以降はこの controller-machine に接続した状態をメインで作業をします。

デバッグ等で worker-group-1 に接続したい場合も、同様に実行されてください。

$ ./easy-ssh.sh -c worker-group-1 cm-nakamura-cluster

データセットの準備

データセット作成

データセットの作成は以下の記事に沿って準備済みとします。

なお、使用したいモデルが変わる場合はトークナイザから変わるため、データセットの作成からやり直す必要があります。

今回の記事は上記と同じく、以下のモデルを学習する前提で記載します。

https://huggingface.co/meta-llama/Meta-Llama-3-8B

ここまでで、 tokenized_dataset.tar が作成されている前提で以降を進めます。

S3の準備とFSxとの関連付け

ここはローカルマシン等で実行します。

SSH等で配置するにはデータサイズが大きすぎるため、S3経由でFSxに配置します。

まずはデータセット用のバケットを作成します。

$ export DATASET_BUCKET_NAME="cm-nakamura-dataset"

$ aws s3api create-bucket --bucket ${DATASET_BUCKET_NAME} --region ${AWS_REGION} \
    --create-bucket-configuration LocationConstraint=${AWS_REGION}

最初のスタックで作成した、FSxに関連付けをします。

$ aws fsx create-data-repository-association \
    --region ${AWS_REGION} \
    --file-system-id ${FSX_ID} \
    --file-system-path /dataset \
    --data-repository-path s3://${DATASET_BUCKET_NAME} \
    --s3 "AutoImportPolicy={Events=[NEW,CHANGED,DELETED]},AutoExportPolicy={Events=[NEW,CHANGED,DELETED]}" \
    --batch-import-meta-data-on-create

アップロードと展開

S3にデータセットをアップロードします。

$ aws s3 cp ./tokenized_dataset.tar s3://${DATASET_BUCKET_NAME}

クラスターの controller-machine 上で作業を進めます。

関連付けされたディレクトリ /fsx/dataset が確認できると思うので、移動して展開します。

$ cd /fsx/dataset
$ sudo tar xvf tokenized_dataset.tar

展開後は以下のように確認できると思います。

$ tree

# .
# ├── tokenized_dataset
# │   ├── test
# │   │   ├── data-00000-of-00001.arrow
# │   │   ├── dataset_info.json
# │   │   └── state.json
# │   ├── train
# │   │   ├── data-00000-of-00008.arrow
# │   │   ├── data-00001-of-00008.arrow
# │   │   ├── data-00002-of-00008.arrow
# │   │   ├── data-00003-of-00008.arrow
# │   │   ├── data-00004-of-00008.arrow
# │   │   ├── data-00005-of-00008.arrow
# │   │   ├── data-00006-of-00008.arrow
# │   │   ├── data-00007-of-00008.arrow
# │   │   ├── dataset_info.json
# │   │   └── state.json
# │   └── validation
# │       ├── data-00000-of-00001.arrow
# │       ├── dataset_info.json
# │       └── state.json
# └── tokenized_dataset.tar

HyperPod recipesの使用

おおむね以下に沿って進めます。

https://catalog.workshops.aws/sagemaker-hyperpod/en-US/07-hyperpod-recipes

ただしワークショップの通りにやるだけだと一部権限不足や、記載の誤り、がありましたのでご注意ください。
（本記事では実際に実施できた手順で記載しています）

Python環境準備

controller-machine 上で作業を進めます。

まずはPython関連のパッケージをインストールします。

$ sudo apt install python3.9-venv
$ sudo apt install python3.9-dev

仮想環境を作成し、activateします。

$ python3.9 -m venv ${PWD}/venv
$ source venv/bin/activate

SageMaker HyperPod recipesをGitHubから取得し、必要なパッケージを仮想環境上にインストールします。

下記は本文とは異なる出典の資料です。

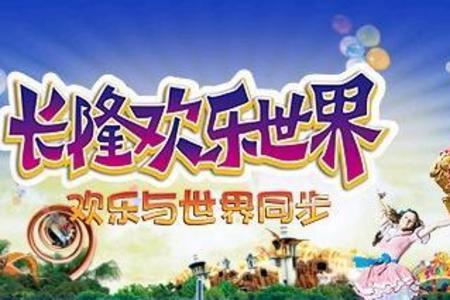 郑州到广州长隆野生动物园旅游报价_郑州到广州长隆双卧四日游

(venv) $ git clone --recursive https://github.com/aws/sagemaker-hyperpod-recipes.git
(venv) $ cd sagemaker-hyperpod-recipes
(venv) $ pip3 install --upgrade setuptools wheel
(venv) $ pip3 install -r requirements.txt

コンテナイメージの取得

ワークショップの通りに作成したスタックでは、クラスタの実行ロールにECRへのアクセス権限が不足していました。

そのため、スタックで作成されたIAMロールに以下のように AmazonEC2ContainerRegistryReadOnly というマネージドルールを追加します。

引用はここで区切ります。